# Тестовые задания на интервью

## Задача №1
Дана таблица `Orders`. Необходимо написать запрос для команды маркетинга, который выявит всех киентов, кто купил iPhone, но не купил Airpods, чтобы отправить им маркетинговое предложение. Также следует определить количество таких клиентов за каждый месяц.

```sql
CREATE TABLE orders (
  customer_name VARCHAR(50),
  order_date DATE FORMAT 'YY-MM-DD',
  order_id VARCHAR(10),
  product_name VARCHAR(10),
  qty INTEGER,
  price INTEGER
)
```
**Пример данных**

    
|customer_name|order_day|order_id|prod_name|qty|price|
|--|--|--|--|--|--|
|Mahesh|	2022-01-01|	1|	iPhone|	1|	1000|
|Mahesh|	2022-01-01|	1|	iPad|	1|	500|
|Mahesh|	2022-01-01|	1|	Airpods|	1|	100|
|Wayne|	2022-01-01|	2|	iPhone|	1|	1000|
|Wayne|	2022-01-01|	2|	Shirt|	1|	100|
|Wayne|	2022-01-01|	2|	Cable|	1|	20|
|Ben|	2022-01-01|	3|	iPhone|	1|	1000|
|Ben|	2022-01-01|	3|	Software|	2|	30|

Инструменты: SQL, Python

In [3]:
%%html
<style>
    .rendered_html table,
    div[data-mime-type="text-markdown"] table {
        margin-left: 0
    }
</style>

In [4]:
import pandas as pd
import numpy as np
from pathlib import Path
from sqlalchemy import create_engine

In [5]:
with open(Path.home().joinpath('.pgpass')) as auth:
    host, port, table, user, _ = auth.read().rstrip().split(':')
    
engine = create_engine(f'postgresql+psycopg2://{user}:@{host}:{port}/{table}')
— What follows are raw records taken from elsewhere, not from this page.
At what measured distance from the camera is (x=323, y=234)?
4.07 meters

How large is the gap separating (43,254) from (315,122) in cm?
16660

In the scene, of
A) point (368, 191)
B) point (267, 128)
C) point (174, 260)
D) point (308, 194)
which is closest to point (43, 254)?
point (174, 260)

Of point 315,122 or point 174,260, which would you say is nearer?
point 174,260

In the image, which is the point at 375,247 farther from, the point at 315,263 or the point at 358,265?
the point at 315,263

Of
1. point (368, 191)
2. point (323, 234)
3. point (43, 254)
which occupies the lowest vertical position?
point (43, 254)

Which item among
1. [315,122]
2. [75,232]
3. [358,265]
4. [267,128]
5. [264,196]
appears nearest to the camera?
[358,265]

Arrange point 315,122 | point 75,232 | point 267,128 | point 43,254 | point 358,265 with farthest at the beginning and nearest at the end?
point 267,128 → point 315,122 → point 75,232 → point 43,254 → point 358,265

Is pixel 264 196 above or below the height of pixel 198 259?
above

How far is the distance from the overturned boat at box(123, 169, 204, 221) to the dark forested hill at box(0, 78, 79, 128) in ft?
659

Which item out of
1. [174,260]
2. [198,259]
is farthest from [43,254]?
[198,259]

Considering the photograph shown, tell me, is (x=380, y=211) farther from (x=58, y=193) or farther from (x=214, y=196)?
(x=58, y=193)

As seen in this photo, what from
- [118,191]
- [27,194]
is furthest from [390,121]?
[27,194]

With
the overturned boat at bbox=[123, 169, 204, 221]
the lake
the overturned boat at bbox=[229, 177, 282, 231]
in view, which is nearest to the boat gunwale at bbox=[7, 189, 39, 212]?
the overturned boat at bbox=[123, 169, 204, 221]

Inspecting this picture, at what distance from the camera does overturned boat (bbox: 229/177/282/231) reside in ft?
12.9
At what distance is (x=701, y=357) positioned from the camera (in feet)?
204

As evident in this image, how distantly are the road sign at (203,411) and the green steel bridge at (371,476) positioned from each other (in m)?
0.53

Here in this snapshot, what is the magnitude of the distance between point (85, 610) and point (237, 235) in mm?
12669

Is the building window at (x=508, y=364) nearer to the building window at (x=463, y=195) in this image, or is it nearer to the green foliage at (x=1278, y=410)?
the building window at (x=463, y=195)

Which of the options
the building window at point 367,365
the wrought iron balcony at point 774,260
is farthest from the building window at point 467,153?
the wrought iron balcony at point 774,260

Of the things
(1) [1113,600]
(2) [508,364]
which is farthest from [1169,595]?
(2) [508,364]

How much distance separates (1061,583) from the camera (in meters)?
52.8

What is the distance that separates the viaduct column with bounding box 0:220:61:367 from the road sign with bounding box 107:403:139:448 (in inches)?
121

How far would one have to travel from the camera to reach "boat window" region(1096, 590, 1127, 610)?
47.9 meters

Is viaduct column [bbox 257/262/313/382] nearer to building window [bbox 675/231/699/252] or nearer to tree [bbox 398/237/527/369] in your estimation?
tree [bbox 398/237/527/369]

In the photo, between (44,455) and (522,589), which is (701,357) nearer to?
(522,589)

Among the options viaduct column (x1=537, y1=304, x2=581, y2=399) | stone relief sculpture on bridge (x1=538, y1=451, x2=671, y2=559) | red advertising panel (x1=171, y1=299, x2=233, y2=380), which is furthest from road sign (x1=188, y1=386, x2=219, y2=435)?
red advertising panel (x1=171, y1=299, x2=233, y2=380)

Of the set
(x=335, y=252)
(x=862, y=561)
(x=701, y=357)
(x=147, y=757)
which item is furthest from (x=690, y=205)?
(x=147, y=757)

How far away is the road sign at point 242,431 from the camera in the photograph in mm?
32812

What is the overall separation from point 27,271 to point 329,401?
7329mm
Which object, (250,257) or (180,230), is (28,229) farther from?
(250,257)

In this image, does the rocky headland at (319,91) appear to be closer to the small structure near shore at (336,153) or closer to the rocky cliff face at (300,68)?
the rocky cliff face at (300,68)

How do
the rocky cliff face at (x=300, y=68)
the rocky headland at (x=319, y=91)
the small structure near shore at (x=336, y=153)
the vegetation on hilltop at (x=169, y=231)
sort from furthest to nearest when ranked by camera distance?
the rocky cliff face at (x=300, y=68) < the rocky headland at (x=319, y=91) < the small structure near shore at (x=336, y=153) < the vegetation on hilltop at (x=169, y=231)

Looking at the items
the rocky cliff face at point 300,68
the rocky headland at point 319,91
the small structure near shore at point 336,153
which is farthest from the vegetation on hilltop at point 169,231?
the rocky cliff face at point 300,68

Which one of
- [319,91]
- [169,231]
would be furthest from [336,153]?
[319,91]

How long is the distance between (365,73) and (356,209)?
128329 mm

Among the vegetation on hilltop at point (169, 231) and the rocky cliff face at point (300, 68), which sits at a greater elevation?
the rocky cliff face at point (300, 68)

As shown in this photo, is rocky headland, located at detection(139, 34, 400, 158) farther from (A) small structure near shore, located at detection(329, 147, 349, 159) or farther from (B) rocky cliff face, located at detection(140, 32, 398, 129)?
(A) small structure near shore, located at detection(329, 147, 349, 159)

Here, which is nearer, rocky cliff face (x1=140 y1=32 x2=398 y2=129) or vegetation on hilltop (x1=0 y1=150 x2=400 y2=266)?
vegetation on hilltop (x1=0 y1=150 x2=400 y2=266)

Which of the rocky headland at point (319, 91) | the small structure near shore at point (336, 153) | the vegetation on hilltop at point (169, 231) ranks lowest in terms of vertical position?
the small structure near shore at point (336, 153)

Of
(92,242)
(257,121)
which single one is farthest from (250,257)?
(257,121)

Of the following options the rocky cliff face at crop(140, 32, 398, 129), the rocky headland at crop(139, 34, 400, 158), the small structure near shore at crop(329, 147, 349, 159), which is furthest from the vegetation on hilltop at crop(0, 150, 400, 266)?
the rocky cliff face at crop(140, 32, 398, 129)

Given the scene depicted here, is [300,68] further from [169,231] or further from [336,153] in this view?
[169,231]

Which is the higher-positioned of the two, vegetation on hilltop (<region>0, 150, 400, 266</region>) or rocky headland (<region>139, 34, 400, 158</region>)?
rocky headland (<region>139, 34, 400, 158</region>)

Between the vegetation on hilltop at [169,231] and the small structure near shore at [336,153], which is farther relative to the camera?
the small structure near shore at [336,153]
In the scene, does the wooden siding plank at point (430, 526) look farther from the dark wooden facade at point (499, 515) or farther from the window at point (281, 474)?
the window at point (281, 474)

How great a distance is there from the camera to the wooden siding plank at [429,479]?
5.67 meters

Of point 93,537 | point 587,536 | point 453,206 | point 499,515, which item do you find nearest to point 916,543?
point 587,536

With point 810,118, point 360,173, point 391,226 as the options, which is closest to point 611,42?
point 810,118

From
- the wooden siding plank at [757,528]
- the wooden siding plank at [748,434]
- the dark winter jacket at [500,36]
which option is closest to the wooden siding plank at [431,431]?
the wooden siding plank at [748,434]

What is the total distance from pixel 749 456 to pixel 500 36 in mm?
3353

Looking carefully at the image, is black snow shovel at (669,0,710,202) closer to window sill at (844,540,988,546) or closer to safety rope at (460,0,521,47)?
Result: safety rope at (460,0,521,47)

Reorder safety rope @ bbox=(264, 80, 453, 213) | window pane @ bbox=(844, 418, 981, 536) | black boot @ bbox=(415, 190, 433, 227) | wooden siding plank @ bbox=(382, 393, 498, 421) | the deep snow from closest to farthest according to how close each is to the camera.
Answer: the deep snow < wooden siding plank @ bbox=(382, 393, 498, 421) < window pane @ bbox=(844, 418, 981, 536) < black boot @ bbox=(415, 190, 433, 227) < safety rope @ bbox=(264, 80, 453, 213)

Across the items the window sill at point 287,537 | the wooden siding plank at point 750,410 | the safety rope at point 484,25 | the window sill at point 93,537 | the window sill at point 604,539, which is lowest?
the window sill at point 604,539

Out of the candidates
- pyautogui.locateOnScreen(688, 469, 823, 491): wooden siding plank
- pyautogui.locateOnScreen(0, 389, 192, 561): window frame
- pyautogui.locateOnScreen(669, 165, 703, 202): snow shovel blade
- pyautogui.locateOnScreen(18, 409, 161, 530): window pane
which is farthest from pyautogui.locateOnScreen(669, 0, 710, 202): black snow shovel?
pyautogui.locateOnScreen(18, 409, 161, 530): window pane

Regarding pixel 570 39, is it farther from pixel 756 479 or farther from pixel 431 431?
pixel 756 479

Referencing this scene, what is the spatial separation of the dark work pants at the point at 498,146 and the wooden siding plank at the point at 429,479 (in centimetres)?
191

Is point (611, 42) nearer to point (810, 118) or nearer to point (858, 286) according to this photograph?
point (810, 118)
Данные для этого задания были частично взяты из датасета Sample Superstore https://datalens.yandex.ru/marketplace/f2e0000r63qkp2ywqpco с необходимой корректировкой под условия задачи.

In [17]:
orders = pd.read_csv('~/store_data.csv', index_col=0, parse_dates=['order_date'])
orders.head()

Unnamed: 0,customer_name,order_id,order_date,quantity,product_name,price
0,Art Ferguson,CA-2017-125269,2021-04-24,1,iPhone,999
1,Raymond Buch,CA-2016-166674,2021-04-01,6,MacBook Air,1000
2,Darren Budd,CA-2016-110975,2021-12-25,2,MacBook Pro,1300
3,Theresa Swint,CA-2016-120005,2021-03-03,3,iPad,900
4,Russell D'Ascenzo,CA-2017-125115,2021-04-10,3,Accecories,50


In [12]:
orders.to_sql('orders', engine, if_exists='replace')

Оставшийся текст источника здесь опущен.